Cinéma

C’était il y a 10 ans jour pour jour, relate la Dernière Heure. Déjà. Marie Trintignant disparaissait à 41 ans, après une scène de violence conjugale. Bertrand Cantat, son compagnon de l’époque, et accessoirement leader du groupe de rock Noir Désir, s’est alors retrouvé entre les mains de la justice.

Aujourd’hui, si de nouveaux témoignages n’ont de cesse d’apporter un nouvel éclairage sur l’affaire et ses protagonistes, si l’un temps inculpé et emprisonné Cantat tourne la page et prépare un album solo, le souvenir encore vivace d’une grande actrice et surtout d’une enfant chérie hante toujours ses parents. Nadine Trintignant n’a jamais cessé d’évoquer sa fille, à laquelle la réalisatrice avait notamment confié le rôle de l’héroïne de Victoire ou la douleur des femmes.

Mais alors que le triste anniversaire de la disparition de Marie approchait, sa mère confiait dans les colonnes de Gala ne pas “désirer mentionner” cette date. Elle préfère parler de cette mère, de cette fille, de cette comédienne (elle avait joué dans une trentaine de films) au présent.

À ses petits-enfants, Roman, Paul, Léon et Jules, elle raconte donc Marie. “Quand on parle des gens, ils continuent d’exister. […] J’ai avec eux les mêmes rapports de liberté que j’ai eu avec Marie.” Même si, aujourd’hui devenus grands, ses quatre petits-fils se sont éloignés, chacun ayant grandi auprès de son propre père (les quatre enfants sont issus d’une relation différente).
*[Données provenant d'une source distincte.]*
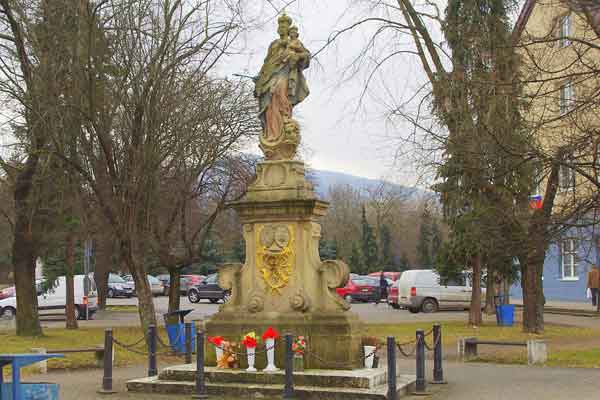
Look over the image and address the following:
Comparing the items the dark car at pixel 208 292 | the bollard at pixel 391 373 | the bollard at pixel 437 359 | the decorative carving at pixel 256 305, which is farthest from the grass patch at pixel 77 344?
the dark car at pixel 208 292

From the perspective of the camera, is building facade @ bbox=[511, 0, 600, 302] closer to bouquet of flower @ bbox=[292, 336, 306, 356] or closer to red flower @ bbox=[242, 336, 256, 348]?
bouquet of flower @ bbox=[292, 336, 306, 356]

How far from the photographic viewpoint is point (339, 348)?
43.6 ft

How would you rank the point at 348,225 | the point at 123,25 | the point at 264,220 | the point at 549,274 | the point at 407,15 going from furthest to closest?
the point at 348,225 < the point at 549,274 < the point at 407,15 < the point at 123,25 < the point at 264,220

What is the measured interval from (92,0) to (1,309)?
20.0m

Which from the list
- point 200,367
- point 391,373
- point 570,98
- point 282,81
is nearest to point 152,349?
point 200,367

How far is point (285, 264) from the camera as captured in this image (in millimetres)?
13984

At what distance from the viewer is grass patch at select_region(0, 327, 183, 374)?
1781 centimetres

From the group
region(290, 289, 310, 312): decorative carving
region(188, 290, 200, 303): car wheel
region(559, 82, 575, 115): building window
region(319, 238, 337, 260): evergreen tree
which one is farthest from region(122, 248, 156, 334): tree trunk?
region(319, 238, 337, 260): evergreen tree

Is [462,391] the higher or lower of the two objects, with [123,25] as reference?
lower

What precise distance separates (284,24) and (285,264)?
13.4 feet

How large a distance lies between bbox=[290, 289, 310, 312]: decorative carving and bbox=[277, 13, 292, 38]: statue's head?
443 centimetres

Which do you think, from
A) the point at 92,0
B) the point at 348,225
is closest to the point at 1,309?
the point at 92,0

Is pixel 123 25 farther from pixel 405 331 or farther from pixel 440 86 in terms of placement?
pixel 405 331

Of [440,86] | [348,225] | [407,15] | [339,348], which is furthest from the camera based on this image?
[348,225]
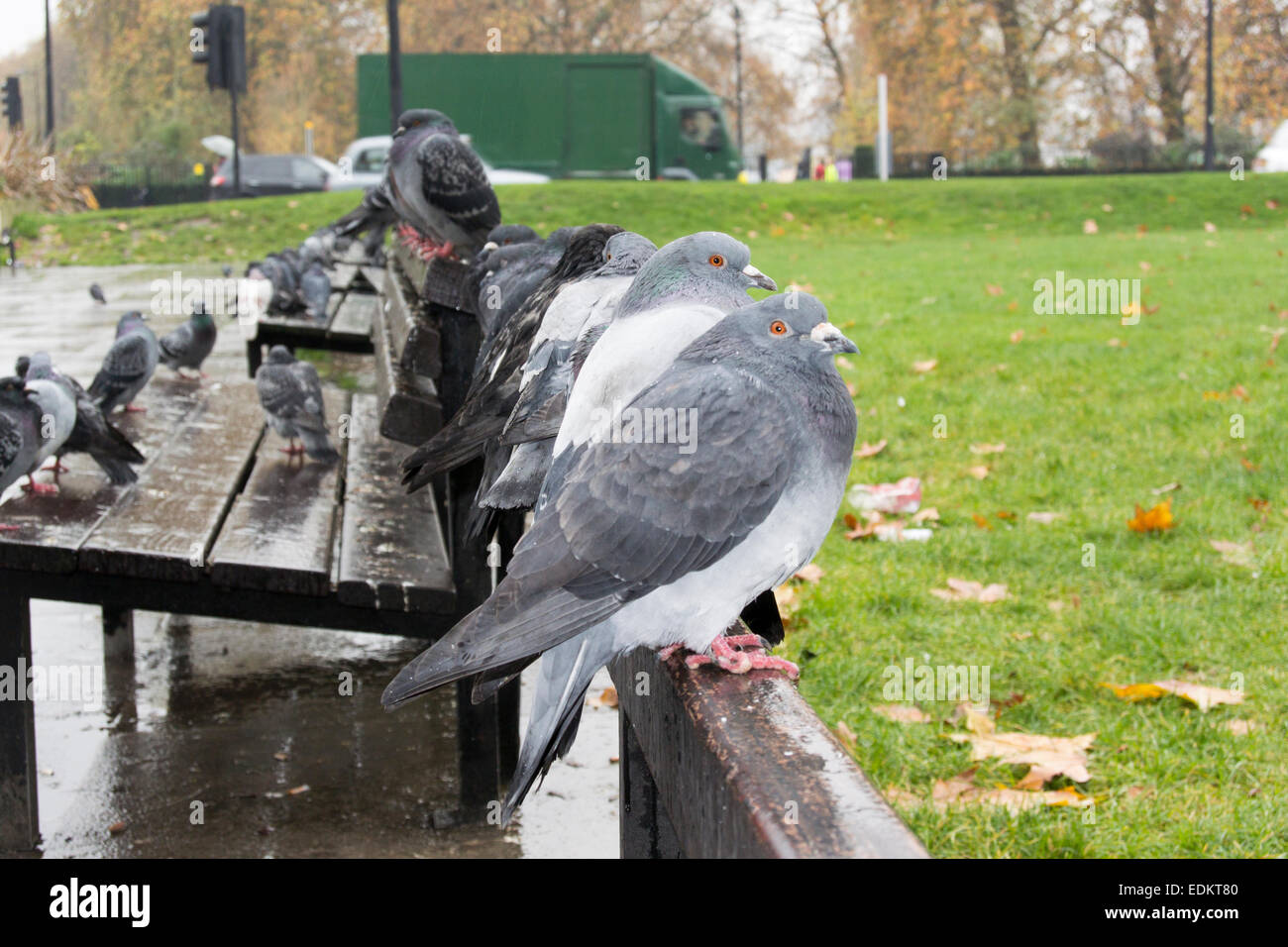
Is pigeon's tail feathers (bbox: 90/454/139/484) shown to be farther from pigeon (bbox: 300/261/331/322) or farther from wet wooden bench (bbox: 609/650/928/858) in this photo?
pigeon (bbox: 300/261/331/322)

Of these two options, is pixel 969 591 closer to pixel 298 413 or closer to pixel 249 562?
pixel 298 413

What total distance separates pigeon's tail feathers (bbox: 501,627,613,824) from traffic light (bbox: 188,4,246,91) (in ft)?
58.3

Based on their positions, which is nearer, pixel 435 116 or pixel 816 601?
pixel 816 601

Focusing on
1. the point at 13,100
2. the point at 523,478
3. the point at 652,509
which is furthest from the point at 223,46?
the point at 652,509

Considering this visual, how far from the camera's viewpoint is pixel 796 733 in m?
1.50

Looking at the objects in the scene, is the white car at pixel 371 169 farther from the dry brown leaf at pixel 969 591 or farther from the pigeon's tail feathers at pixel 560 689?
the pigeon's tail feathers at pixel 560 689

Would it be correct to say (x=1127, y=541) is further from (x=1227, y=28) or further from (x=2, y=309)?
(x=1227, y=28)

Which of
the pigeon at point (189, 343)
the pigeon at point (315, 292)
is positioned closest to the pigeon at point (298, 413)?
the pigeon at point (189, 343)

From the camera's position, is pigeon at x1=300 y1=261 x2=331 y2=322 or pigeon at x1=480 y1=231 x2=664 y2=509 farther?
pigeon at x1=300 y1=261 x2=331 y2=322

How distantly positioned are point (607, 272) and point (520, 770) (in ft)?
4.50

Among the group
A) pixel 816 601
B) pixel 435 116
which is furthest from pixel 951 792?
pixel 435 116

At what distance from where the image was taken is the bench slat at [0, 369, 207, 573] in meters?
3.26

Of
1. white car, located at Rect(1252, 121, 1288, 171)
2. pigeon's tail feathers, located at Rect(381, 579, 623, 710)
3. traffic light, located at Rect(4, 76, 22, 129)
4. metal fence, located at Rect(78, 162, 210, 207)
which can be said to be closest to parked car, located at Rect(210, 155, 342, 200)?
metal fence, located at Rect(78, 162, 210, 207)

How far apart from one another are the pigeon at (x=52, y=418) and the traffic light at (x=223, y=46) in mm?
14965
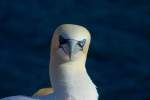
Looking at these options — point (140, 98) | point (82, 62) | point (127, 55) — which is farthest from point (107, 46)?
point (82, 62)

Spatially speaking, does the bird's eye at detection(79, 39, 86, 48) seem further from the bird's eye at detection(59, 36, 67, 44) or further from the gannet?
the bird's eye at detection(59, 36, 67, 44)

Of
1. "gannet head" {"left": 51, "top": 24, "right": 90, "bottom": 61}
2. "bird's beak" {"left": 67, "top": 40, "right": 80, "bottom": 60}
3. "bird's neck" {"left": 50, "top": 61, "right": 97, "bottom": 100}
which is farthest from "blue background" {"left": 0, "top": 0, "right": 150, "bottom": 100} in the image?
"bird's beak" {"left": 67, "top": 40, "right": 80, "bottom": 60}

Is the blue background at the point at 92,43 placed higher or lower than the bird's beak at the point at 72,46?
lower

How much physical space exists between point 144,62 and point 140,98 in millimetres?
762

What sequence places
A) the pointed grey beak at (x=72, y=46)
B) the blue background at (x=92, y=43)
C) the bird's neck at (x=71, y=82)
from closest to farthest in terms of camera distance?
1. the pointed grey beak at (x=72, y=46)
2. the bird's neck at (x=71, y=82)
3. the blue background at (x=92, y=43)

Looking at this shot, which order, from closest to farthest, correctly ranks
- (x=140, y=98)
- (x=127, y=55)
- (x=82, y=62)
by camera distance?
(x=82, y=62) < (x=140, y=98) < (x=127, y=55)

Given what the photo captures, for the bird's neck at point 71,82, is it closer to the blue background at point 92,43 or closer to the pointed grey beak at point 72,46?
the pointed grey beak at point 72,46

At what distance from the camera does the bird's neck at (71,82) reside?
320 inches

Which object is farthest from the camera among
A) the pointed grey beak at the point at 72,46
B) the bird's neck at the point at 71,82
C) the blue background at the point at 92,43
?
the blue background at the point at 92,43

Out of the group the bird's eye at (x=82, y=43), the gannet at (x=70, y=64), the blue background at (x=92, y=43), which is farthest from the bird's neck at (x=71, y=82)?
the blue background at (x=92, y=43)

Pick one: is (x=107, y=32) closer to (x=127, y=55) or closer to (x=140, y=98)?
(x=127, y=55)

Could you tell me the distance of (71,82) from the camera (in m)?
8.12

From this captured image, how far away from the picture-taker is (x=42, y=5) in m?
12.6

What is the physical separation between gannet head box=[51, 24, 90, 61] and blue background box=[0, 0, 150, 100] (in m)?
2.87
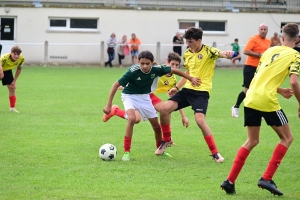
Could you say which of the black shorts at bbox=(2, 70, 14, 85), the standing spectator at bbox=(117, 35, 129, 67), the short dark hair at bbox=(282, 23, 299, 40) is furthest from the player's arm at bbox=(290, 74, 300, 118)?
the standing spectator at bbox=(117, 35, 129, 67)

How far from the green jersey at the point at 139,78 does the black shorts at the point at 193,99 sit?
0.47m

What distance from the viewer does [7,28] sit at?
3291 centimetres

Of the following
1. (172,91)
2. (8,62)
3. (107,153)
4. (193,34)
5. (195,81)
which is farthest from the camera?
(8,62)

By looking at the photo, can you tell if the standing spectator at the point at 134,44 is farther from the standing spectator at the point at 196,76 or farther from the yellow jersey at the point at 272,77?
the yellow jersey at the point at 272,77

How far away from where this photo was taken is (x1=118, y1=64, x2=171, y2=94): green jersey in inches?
351

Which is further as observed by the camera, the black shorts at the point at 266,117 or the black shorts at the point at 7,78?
the black shorts at the point at 7,78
Leur grand-mère reconnaît en eux “l’amour de la vie” qui était si cher à Marie, de même que son “énergie”. “Durant ces trois premières années que l’on sait fondamentales pour un enfant, elle leur a transmis l’essentiel, je pense. Mais elle les a quittés trop tôt, beaucoup trop tôt…”, regrette Nadine Trintignant.

Si la passion du cinéma a toujours réuni la famille Trintignant, la mère de Marie se souvient l’avoir mise un peu en garde. “ Un jour, je lui avais dit qu’il était très difficile d’être comédienne et heureuse – c’est un métier guère équilibrant. Des années plus tard, elle m’a rappelé cette phrase en me disant : tu avais complètement raison, c’est très dur, mais je ne regrette pas.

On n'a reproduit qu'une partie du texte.